Monitoring and improving outcomes

Score: 2

We received mixed feedback from people and relatives around how the home monitored people’s care and treatment to continuously improve it and to ensure that outcomes are positive and consistent. Comments included, “The problem is the agency staff. [Name of service user] doesn’t know who they [staff] are or what they need to do and when [name] says ‘help me, help me, as they don’t know [name]. We raised this and there are two regular carers who look after them which is better. At weekends there are agency staff, and they don’t know what [name]’s needs” and, “It’s five star, [Name of staff member] has got rid of ulcers on my legs and has made it me much better.”

Management told us they routinely monitor people’s care and treatment to continuously improve it and ensure that outcomes are positive and consistent. However, we found no evidence audits took place to monitor this. For example, two people using the service had weight loss but this had not been monitored therefore, consequently no treatment had been put in place to improve outcomes for these people.

Risk assessments, care plans and records were not robust and often lacked detail. We found evidence that some people’s care requirements were not being monitored effectively to ensure good outcomes for people living in the home. For example, one person required support as they had nutritional and continence risk however this was not monitored, and risk assessments had not been completed.

People provided mixed feedback when asked if they were given choices.

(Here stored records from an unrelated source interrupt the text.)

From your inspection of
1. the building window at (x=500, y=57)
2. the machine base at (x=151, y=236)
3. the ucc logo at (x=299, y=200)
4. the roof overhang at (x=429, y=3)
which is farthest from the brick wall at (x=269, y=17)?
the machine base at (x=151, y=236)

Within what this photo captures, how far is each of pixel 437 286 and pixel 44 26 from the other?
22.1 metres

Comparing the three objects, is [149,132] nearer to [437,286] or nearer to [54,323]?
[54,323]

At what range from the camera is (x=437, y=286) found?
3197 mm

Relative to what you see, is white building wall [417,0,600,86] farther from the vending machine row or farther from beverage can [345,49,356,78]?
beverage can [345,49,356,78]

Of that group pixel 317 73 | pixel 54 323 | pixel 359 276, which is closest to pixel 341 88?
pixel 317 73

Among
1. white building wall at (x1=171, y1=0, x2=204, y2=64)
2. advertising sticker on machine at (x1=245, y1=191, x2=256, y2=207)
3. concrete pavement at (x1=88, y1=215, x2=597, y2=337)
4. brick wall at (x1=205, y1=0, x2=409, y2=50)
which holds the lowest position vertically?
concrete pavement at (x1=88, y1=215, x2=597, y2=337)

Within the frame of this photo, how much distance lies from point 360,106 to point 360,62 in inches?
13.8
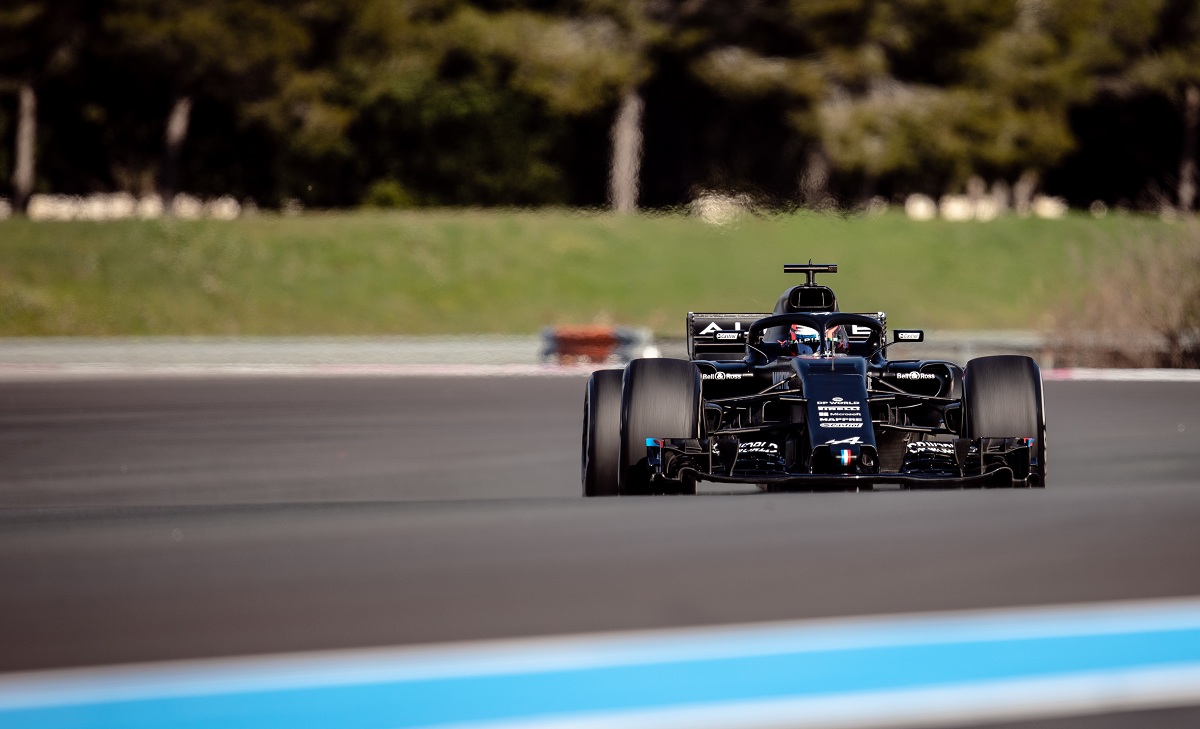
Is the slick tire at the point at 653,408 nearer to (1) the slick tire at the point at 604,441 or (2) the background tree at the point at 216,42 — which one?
(1) the slick tire at the point at 604,441

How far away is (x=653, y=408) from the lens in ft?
33.4

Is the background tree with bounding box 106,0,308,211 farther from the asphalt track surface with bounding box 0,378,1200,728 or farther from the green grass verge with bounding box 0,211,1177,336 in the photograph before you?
the asphalt track surface with bounding box 0,378,1200,728

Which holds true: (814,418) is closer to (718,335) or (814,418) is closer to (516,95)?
(718,335)

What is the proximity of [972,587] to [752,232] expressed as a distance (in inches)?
1452

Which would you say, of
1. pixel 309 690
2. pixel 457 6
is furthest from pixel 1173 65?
pixel 309 690

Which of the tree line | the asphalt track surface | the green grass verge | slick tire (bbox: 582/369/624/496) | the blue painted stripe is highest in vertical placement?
the tree line

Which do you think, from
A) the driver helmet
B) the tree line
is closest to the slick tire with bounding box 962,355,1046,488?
the driver helmet

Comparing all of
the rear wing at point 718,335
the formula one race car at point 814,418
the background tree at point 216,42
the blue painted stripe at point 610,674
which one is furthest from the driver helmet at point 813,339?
the background tree at point 216,42

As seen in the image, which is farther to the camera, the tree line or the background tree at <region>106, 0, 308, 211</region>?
the tree line

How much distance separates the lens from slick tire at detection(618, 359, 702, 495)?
10.2m

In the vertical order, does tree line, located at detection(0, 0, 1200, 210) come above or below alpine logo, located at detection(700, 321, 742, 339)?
above

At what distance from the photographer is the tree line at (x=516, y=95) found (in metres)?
44.8

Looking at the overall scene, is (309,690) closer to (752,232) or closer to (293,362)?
(293,362)

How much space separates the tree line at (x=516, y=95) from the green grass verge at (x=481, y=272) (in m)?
3.07
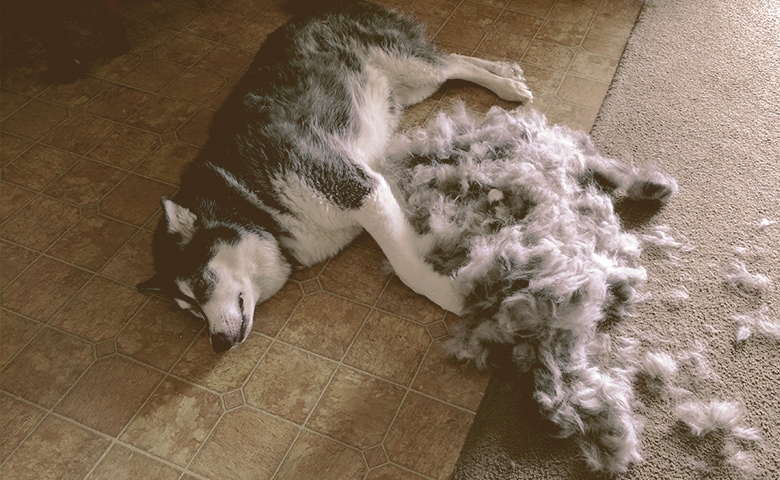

Comments included, “I wash myself every day and like to have a shower once a week. They are promised but not always done. I requested one but it doesn’t always happen, occasionally it can be two weeks before I get one. I am clean because I get myself washed” and “They know I like to be quiet and listen to my music and they respect this.”

Management told us they tell people about their rights around consent and respect these when we deliver person-centred care and treatment. However, processes were not always in place to ensure care and treatment was provided with the consent of the relevant person. Staff told us rights around consent and respecting these to deliver person-centred care were not always effective. Comments included, “Getting them all up when they don’t want to first thing on a morning, this isn’t person centred at all. It’s not what resident’s need, it’s what management want” and “I don’t appreciate having my hours threatened if I don’t do what they (management) want us to do within the time frame you want. For example, wanting all residents up by 10:30am. Not always possible and we can’t force people out of bed”.

Processes were not always in place to ensure care and treatment was provided with the consent of the relevant person. We saw Mental Capacity Assessments (MCA) and best interest decisions were in place where people lacked capacity to make a particular decision for some people however, not all relevant decisions had been considered and appropriate action taken. We saw evidence of one person’s food being restricted to a soft diet and upon checking was found to have an MCA in place, however this was incorrect, and the person had no reason for any restrictions to be imposed.